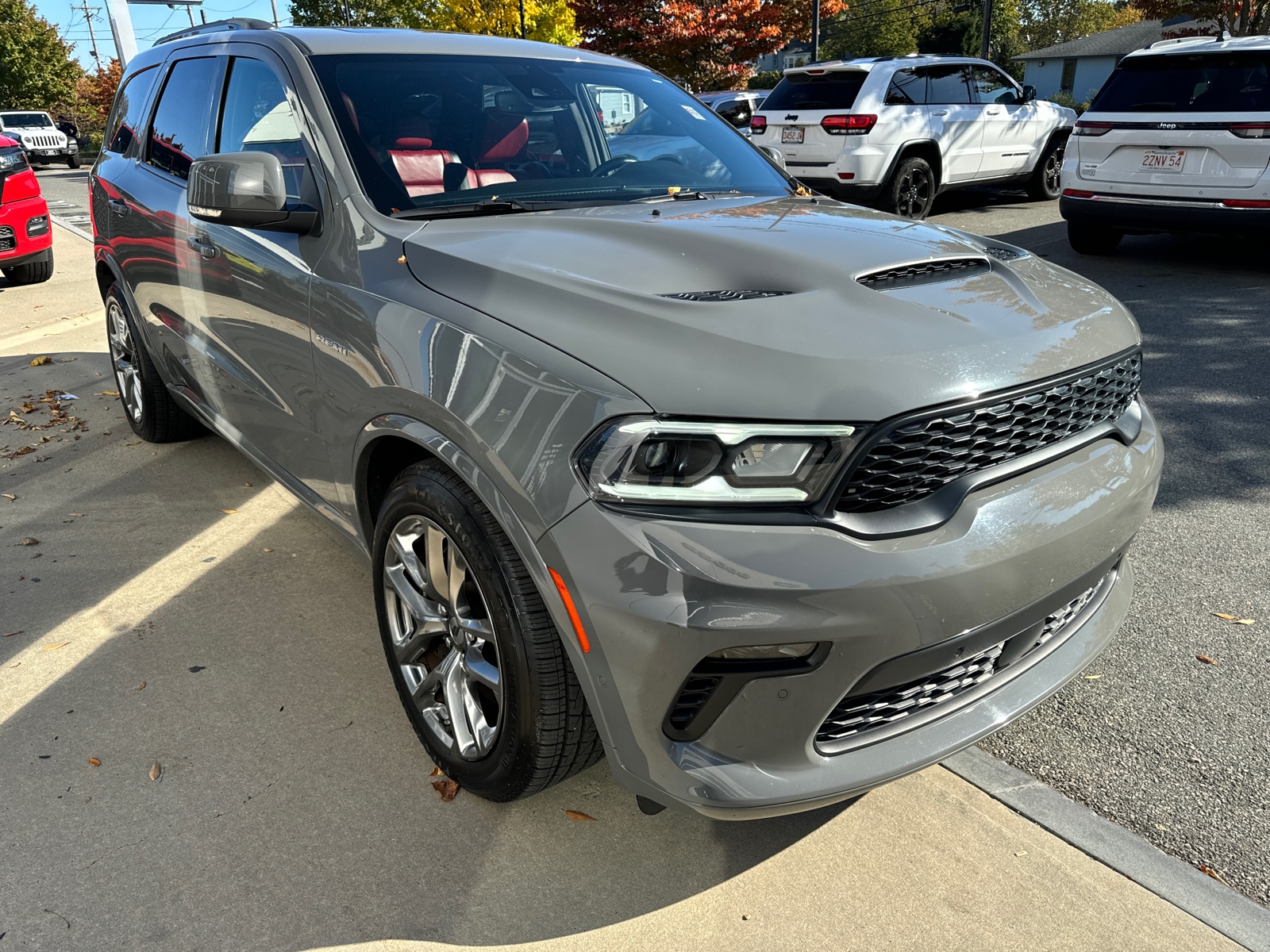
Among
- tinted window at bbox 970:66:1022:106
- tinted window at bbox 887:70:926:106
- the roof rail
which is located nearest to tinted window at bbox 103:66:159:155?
the roof rail

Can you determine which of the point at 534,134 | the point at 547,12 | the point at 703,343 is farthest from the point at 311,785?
the point at 547,12

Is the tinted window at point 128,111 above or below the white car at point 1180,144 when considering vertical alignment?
above

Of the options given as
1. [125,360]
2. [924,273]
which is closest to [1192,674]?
[924,273]

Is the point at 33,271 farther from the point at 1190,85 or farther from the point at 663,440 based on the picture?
the point at 1190,85

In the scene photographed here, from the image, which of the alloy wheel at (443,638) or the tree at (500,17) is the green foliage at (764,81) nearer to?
the tree at (500,17)

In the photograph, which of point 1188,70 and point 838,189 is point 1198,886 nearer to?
point 1188,70

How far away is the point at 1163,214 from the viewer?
7262mm

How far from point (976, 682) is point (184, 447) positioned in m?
4.20

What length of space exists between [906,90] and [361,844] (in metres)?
9.55

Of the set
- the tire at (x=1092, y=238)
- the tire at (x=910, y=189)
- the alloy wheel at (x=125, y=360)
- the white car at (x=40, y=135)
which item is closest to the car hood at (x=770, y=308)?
the alloy wheel at (x=125, y=360)

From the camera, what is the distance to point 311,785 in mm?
2430

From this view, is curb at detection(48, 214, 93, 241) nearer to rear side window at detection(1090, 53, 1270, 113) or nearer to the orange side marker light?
rear side window at detection(1090, 53, 1270, 113)

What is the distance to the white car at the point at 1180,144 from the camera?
6797mm

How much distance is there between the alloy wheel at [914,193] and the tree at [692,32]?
15.9 metres
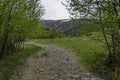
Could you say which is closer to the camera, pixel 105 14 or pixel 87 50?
pixel 105 14

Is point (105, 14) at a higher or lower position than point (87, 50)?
higher

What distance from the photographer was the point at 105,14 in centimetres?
1897

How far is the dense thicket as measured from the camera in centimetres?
1816

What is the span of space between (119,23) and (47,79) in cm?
606

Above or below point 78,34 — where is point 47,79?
below

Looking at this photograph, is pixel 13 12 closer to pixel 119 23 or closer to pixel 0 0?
pixel 0 0

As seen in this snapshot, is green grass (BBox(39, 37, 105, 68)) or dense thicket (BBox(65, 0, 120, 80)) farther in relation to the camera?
green grass (BBox(39, 37, 105, 68))

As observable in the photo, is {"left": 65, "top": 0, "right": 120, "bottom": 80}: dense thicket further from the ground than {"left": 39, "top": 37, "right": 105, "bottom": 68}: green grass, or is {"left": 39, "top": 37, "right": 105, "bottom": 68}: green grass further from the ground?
{"left": 65, "top": 0, "right": 120, "bottom": 80}: dense thicket

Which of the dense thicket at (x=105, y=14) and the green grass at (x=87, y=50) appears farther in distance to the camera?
the green grass at (x=87, y=50)

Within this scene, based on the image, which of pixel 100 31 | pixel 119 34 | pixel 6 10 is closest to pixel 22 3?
pixel 6 10

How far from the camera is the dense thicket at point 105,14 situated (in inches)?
715

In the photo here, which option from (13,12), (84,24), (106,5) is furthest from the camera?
(13,12)

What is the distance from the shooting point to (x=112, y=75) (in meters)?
17.9

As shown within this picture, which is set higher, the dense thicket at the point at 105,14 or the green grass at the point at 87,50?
the dense thicket at the point at 105,14
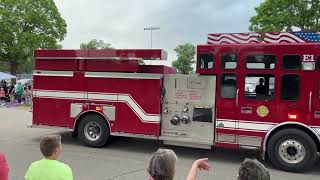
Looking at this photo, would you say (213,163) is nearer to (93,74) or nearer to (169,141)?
(169,141)

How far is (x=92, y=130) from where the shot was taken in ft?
40.9

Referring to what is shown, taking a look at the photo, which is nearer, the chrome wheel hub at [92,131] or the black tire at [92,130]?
the black tire at [92,130]

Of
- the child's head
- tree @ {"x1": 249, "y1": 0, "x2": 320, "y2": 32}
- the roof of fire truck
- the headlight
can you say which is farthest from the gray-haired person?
tree @ {"x1": 249, "y1": 0, "x2": 320, "y2": 32}

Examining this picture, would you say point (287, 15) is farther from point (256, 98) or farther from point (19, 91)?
point (256, 98)

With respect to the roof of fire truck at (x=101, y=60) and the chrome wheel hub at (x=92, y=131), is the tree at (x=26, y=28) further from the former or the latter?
the chrome wheel hub at (x=92, y=131)

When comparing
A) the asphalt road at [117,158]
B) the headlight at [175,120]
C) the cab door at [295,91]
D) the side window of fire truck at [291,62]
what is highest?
the side window of fire truck at [291,62]

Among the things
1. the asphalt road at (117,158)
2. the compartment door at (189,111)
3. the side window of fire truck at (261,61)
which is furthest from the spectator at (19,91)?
the side window of fire truck at (261,61)

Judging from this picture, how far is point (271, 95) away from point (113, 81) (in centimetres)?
389

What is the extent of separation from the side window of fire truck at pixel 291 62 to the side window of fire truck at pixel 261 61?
20 centimetres

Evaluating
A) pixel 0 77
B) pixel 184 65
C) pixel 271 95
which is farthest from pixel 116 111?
pixel 184 65

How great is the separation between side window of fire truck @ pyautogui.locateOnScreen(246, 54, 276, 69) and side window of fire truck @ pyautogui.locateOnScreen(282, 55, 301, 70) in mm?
205

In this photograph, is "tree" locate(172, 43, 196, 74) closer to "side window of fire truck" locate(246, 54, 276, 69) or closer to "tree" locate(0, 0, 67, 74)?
"tree" locate(0, 0, 67, 74)

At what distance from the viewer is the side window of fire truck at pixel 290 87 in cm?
1024

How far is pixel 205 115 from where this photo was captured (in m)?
11.1
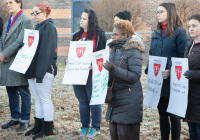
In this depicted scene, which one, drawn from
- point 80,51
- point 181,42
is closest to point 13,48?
point 80,51

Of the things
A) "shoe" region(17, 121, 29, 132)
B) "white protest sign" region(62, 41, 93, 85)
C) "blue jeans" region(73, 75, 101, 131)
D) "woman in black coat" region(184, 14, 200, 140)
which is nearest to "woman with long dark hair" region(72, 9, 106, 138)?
"blue jeans" region(73, 75, 101, 131)

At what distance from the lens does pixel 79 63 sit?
4645 mm

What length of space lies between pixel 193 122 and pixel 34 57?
2577mm

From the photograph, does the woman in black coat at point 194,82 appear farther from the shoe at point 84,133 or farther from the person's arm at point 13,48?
the person's arm at point 13,48

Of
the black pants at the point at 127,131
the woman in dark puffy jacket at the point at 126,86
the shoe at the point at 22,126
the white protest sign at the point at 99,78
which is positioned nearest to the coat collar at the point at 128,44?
the woman in dark puffy jacket at the point at 126,86

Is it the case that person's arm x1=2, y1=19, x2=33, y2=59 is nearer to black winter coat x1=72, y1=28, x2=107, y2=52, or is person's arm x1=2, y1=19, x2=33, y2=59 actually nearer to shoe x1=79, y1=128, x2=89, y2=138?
black winter coat x1=72, y1=28, x2=107, y2=52

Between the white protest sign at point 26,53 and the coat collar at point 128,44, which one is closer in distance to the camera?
the coat collar at point 128,44

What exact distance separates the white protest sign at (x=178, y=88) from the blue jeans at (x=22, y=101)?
8.79 feet

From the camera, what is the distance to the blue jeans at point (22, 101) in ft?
17.3

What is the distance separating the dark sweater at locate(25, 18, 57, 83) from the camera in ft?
15.0

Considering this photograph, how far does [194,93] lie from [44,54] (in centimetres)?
230

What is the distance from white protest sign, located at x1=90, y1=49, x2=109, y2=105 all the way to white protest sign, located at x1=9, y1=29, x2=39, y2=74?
126 cm

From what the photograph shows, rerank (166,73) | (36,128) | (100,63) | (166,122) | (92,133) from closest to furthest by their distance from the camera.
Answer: (166,73) → (100,63) → (166,122) → (92,133) → (36,128)

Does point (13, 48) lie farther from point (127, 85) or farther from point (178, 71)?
point (178, 71)
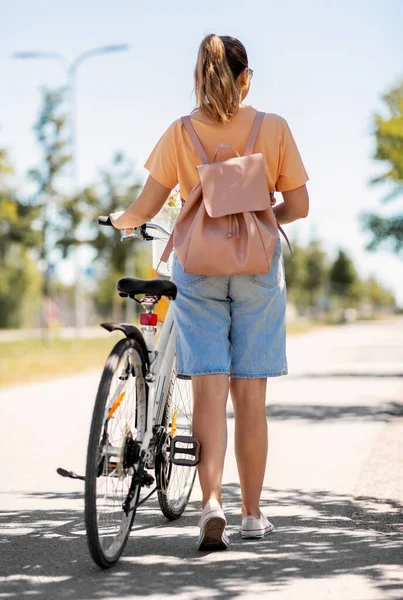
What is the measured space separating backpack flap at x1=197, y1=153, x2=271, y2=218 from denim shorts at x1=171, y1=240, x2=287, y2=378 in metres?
0.25

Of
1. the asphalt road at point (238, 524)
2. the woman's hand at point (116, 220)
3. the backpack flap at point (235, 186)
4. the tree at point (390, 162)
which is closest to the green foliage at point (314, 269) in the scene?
the tree at point (390, 162)

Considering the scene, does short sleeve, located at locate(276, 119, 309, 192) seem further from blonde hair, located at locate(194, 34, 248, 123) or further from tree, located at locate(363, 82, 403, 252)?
tree, located at locate(363, 82, 403, 252)

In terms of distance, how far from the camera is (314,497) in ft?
18.3

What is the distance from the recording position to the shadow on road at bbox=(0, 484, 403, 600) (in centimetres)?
363

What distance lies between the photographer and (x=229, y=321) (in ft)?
14.2

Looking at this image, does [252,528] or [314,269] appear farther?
[314,269]

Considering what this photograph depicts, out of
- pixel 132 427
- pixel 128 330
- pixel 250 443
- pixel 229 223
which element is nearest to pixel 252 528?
pixel 250 443

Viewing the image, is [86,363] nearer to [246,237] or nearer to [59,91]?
[246,237]

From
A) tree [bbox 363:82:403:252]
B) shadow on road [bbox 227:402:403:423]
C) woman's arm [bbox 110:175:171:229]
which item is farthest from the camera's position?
tree [bbox 363:82:403:252]

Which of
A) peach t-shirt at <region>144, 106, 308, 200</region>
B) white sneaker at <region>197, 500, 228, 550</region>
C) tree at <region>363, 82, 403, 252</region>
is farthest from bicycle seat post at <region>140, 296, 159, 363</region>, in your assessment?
tree at <region>363, 82, 403, 252</region>

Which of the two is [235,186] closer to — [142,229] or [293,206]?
[293,206]

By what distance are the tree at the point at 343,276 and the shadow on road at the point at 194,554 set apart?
367ft

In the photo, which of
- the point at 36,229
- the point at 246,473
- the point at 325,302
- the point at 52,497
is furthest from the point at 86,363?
the point at 325,302

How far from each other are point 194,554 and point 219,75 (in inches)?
73.8
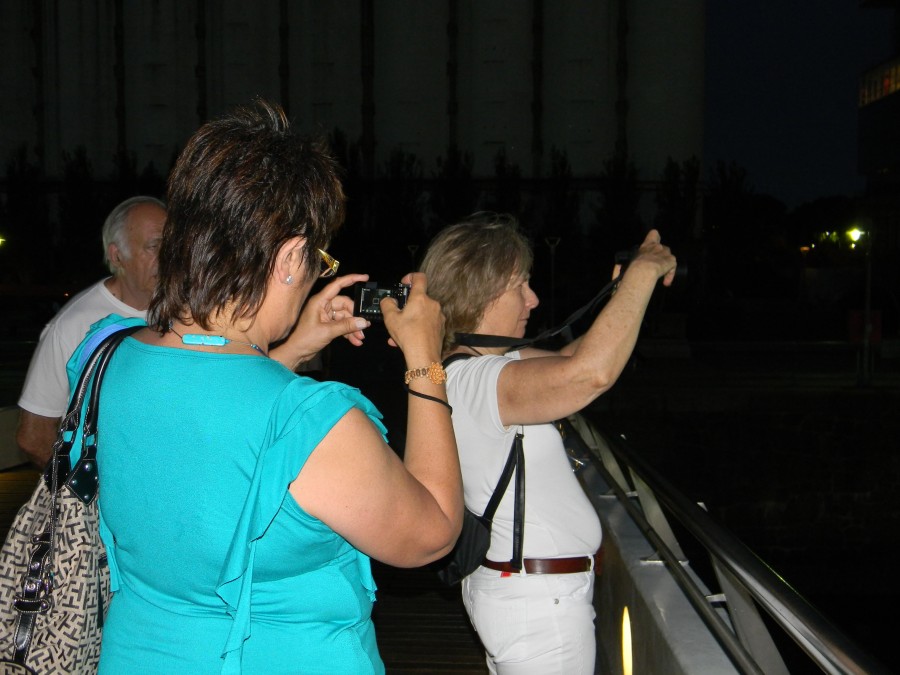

☆ ☆ ☆ ☆ ☆ ☆ ☆

• _Exercise goal_:
Pull out each line of the material above that contains the string "picture" and copy those lines in full.

• _Exercise solution_:
Is the point at 33,271 farther from the point at 1190,85 or farther from the point at 663,440 based on the picture?
As shown within this picture, which is set higher, the dense thicket at the point at 105,14 or the green grass at the point at 87,50?
Examining this picture, would you say point (287, 15) is farther from point (256, 98) or farther from point (19, 91)?
Judging from this picture, how far is point (271, 95) away from point (113, 81) (in centimetres)?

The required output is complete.